REQUEST 1:
Pick out and copy every line in the records below that contains the string "crop", treating uppercase and lowercase letters as distinct.

+++ EXTRACT +++

Understanding Relational Database — Part 1
In this article part 1 of 4, we will take steps through a process of understanding the foundations of a Relational Database Model. Part 2 is dedicated to query a database using MySQL as part of my learning path in understanding SQL.
In school, we often work using tools such
EXCEL as the main source of data (spreadsheet downloaded from government data portals or academic sources) and
STATA for data analysis. Over the years I’ve been self-learning data science and working with data stored in a single spreadsheet. However, from the perspective of business analytics, we get into a whole different world. The overwhelming amount of data we need reside in databases.
When we talk about databases is a completely different picture as it involves a large amount of data and at this point, SQL becomes a necessary tool and I found myself struggling to understand some terminologies associate with them as I came from a business/economic background.
Database’s ecosystem includes concepts such as the Relational Model, Data Normalization, Entity Relationship Diagram and so on. As part of my learning process, in this blog, I will firstly look at some elementary database concepts without getting into too much detail, but sufficiently important to understand what is a database and its relationship with SQL. In another blog, I’ll use a database for the purpose of understanding these concepts in practice.
Understanding the basic principles of the database in the Relational Model of data
The digital era has brought three related implications: the rapid growth of electronic device, the massive growth of data and rapidly evolving methods for analysing data.
Data has become essential to every business and in almost every organization data have been gathered from several sources. For example, from an e-commerce website perspective, data can be split into two major components: a front-end that displays and collects information, and a back-end for storing the information.
Many people do not know much about database technology (including myself). We usually use a
EXCEL spreadsheet which often leads to data inconsistency. The use of a spreadsheet may not cause a serious problem for a small data set, however, for a large organization, it could lead to serious errors.
The common problems in spreadsheets are as follow:
(1) No control of redundant data: Some people/organization often keep redundant data for convenience. This redundancy of data could make the data set inconsistent.
(2) Violation of data integrity: Data integrity means consistency among the stored data.
Suppose we have two separate spreadsheet files that store student data:
Take a look at the
Grade Roster table in fig. 1: Student
student ID number
4567 is stored more than once. This is called data redundancy, for some people, it could make data access convenient, but it can be harmful. For example, if
Mary Browm changes her name or her major, then all her names and major stored in the system must be changed altogether.
For small data systems, it could be easier to solve. However, when the data system is huge, making changes to all redundant data is difficult if not impossible. To try to solve the redundancy problem, as a result, the entire data set could be corrupted.
We can also see that
Alex Wilson received a grade in
MKT211 however, we cannot find
Alex Wilson in the
Student Roster table. This means, the two
rosters are not consistent. If we have data integrity control to enforce the rules, for example, “A student can’t receive a grade unless she/he has registered and paid tuition”, then we would avoid such violation of data integrity.
So to avoid these problems, database technology should be applied. A database is an organized collection of related data. It is an organized collection because in a database all data is described and related to one another.
There have been different types of databases over time: Hierarchical Database, Network Database, Relational Database, NoSQL Databases and so on. Databases follow a design model and the most popular is called Relational Model that was introduced by Edgar F. Codd.
The structure of Relational Model related to databases starts with a concept called tables referring to them as a collection of relations.

+++ DATA +++

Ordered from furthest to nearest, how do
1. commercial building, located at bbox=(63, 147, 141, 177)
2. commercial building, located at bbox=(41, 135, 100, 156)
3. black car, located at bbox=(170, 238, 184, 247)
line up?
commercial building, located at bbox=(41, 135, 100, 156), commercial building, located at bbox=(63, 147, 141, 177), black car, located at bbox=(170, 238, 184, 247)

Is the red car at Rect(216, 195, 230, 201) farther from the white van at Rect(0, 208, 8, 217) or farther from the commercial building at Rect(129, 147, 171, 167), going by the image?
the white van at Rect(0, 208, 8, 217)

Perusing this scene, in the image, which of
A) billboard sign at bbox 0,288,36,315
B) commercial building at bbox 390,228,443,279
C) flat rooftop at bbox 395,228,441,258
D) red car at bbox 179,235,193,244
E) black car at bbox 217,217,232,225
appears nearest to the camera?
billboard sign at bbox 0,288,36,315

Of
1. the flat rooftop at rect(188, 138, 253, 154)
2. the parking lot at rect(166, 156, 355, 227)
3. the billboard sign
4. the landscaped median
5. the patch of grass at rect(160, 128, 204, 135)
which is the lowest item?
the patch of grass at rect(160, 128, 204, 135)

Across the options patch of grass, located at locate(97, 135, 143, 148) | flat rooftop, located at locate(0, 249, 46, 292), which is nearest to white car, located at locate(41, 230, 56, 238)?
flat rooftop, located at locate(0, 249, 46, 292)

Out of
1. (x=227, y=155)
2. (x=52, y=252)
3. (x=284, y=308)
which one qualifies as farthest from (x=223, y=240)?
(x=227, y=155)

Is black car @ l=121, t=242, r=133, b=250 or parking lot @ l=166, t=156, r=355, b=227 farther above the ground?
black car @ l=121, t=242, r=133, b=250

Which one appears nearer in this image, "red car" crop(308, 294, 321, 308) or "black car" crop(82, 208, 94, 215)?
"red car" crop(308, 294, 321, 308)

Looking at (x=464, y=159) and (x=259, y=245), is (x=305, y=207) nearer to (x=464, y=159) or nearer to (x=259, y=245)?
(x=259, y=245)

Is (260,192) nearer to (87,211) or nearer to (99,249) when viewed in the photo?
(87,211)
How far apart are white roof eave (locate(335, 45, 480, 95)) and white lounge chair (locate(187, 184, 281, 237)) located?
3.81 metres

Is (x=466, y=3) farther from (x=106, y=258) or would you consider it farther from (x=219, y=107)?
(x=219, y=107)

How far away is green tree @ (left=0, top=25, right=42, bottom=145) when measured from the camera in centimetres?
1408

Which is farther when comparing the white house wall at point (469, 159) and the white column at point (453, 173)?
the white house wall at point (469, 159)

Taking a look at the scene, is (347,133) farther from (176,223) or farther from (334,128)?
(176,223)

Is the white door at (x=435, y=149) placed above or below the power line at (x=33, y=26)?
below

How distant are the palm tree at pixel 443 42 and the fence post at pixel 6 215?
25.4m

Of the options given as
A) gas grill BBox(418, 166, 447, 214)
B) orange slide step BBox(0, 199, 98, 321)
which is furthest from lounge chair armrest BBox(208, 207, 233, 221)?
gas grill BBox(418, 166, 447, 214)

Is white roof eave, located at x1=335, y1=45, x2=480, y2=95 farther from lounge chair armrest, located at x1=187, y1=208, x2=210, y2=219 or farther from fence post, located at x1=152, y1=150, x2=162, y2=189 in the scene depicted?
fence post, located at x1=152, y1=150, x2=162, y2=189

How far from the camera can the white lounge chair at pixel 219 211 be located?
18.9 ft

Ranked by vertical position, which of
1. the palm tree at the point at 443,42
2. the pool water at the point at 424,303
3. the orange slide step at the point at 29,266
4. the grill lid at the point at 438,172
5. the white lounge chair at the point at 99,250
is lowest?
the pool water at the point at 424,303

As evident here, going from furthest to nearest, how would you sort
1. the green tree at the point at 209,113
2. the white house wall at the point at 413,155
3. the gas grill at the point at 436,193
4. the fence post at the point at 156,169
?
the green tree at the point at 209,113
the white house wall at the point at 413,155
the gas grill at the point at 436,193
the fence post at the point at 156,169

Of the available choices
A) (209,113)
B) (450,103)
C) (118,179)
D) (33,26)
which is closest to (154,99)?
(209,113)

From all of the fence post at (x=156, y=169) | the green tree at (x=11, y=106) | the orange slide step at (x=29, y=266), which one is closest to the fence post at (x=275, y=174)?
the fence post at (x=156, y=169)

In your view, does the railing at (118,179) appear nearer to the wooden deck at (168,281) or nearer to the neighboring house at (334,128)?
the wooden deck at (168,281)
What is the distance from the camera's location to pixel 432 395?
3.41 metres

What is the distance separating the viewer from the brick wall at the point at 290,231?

+++
+++ DATA +++

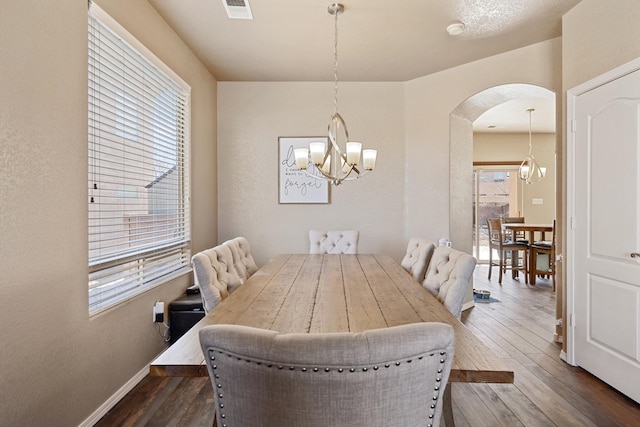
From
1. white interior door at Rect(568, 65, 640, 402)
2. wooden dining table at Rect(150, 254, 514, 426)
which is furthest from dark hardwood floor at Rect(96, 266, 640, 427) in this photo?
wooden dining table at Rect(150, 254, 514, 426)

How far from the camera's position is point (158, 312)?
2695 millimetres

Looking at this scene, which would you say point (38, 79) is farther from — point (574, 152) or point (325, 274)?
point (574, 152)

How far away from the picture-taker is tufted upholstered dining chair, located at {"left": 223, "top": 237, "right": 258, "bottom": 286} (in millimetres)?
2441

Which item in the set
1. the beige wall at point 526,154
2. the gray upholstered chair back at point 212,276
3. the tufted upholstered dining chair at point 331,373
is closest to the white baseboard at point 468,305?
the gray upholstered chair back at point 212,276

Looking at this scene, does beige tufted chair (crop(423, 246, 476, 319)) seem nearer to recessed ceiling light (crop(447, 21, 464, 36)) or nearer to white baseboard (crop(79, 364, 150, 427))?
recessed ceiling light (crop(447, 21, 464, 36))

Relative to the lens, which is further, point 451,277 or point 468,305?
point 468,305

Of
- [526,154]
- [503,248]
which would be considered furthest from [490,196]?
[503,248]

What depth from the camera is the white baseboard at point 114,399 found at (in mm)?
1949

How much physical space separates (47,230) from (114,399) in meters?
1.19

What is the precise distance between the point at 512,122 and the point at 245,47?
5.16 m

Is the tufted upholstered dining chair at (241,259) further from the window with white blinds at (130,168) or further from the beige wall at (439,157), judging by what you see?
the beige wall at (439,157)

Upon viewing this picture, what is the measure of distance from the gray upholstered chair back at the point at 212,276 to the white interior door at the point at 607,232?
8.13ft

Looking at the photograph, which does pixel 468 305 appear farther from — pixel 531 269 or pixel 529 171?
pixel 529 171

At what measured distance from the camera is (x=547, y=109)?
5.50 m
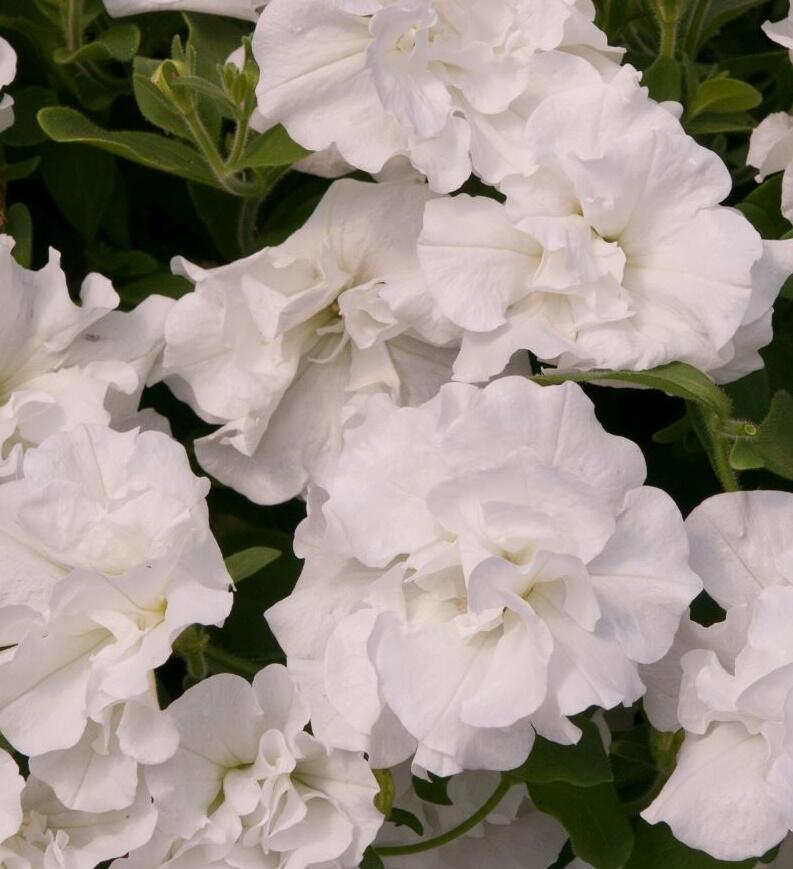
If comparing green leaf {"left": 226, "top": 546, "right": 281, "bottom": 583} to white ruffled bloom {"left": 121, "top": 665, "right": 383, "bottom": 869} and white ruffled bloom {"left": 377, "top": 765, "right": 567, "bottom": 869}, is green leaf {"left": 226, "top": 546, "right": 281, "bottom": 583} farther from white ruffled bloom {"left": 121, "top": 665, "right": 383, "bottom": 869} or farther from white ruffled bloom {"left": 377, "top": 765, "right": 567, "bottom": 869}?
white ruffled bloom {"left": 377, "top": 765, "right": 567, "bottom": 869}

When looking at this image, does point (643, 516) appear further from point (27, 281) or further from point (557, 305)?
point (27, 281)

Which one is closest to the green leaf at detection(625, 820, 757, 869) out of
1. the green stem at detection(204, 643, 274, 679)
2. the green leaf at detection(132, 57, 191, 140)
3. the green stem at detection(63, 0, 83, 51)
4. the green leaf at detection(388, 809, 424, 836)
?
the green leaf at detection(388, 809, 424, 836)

+++
+++ DATA +++

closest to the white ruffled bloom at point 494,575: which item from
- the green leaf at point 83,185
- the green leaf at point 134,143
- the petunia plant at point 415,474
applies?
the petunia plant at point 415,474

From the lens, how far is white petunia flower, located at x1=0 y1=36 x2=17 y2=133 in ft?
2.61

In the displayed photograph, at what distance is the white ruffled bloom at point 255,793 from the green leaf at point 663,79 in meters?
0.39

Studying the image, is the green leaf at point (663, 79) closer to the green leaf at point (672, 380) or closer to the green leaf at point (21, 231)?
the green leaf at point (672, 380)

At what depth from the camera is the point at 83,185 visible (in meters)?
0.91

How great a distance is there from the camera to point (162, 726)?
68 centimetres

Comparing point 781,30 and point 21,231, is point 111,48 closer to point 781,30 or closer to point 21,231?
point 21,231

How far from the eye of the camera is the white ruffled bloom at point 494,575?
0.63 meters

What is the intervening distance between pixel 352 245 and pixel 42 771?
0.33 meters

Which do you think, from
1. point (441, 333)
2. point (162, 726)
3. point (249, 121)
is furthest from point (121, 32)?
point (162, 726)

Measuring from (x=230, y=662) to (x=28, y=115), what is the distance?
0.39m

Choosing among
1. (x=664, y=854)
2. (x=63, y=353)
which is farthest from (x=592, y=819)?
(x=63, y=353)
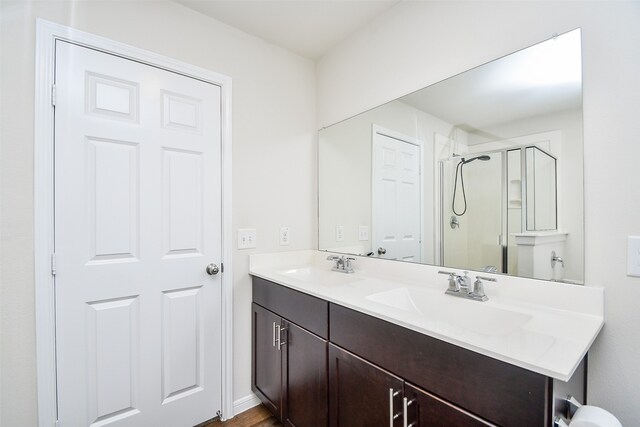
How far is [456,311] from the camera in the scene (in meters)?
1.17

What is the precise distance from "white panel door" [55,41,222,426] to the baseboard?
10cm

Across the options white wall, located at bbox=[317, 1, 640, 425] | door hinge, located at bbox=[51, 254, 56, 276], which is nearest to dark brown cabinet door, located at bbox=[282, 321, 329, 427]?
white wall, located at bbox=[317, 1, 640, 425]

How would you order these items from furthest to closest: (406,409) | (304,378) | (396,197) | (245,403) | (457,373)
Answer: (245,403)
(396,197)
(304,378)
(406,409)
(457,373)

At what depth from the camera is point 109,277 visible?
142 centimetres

+++

REQUEST 2:
Translate this sentence from the relational database article into Spanish: "A database is an organized collection of related data."

WORKED SOLUTION 1:
Which one appears nearer in this image, "red car" crop(308, 294, 321, 308) or "black car" crop(82, 208, 94, 215)?
"red car" crop(308, 294, 321, 308)
Looking at this scene, does beige tufted chair (crop(423, 246, 476, 319)) seem nearer to recessed ceiling light (crop(447, 21, 464, 36)) or nearer to white baseboard (crop(79, 364, 150, 427))?
recessed ceiling light (crop(447, 21, 464, 36))

WORKED SOLUTION 2:
Una base de datos es una colección organizada de datos relacionados.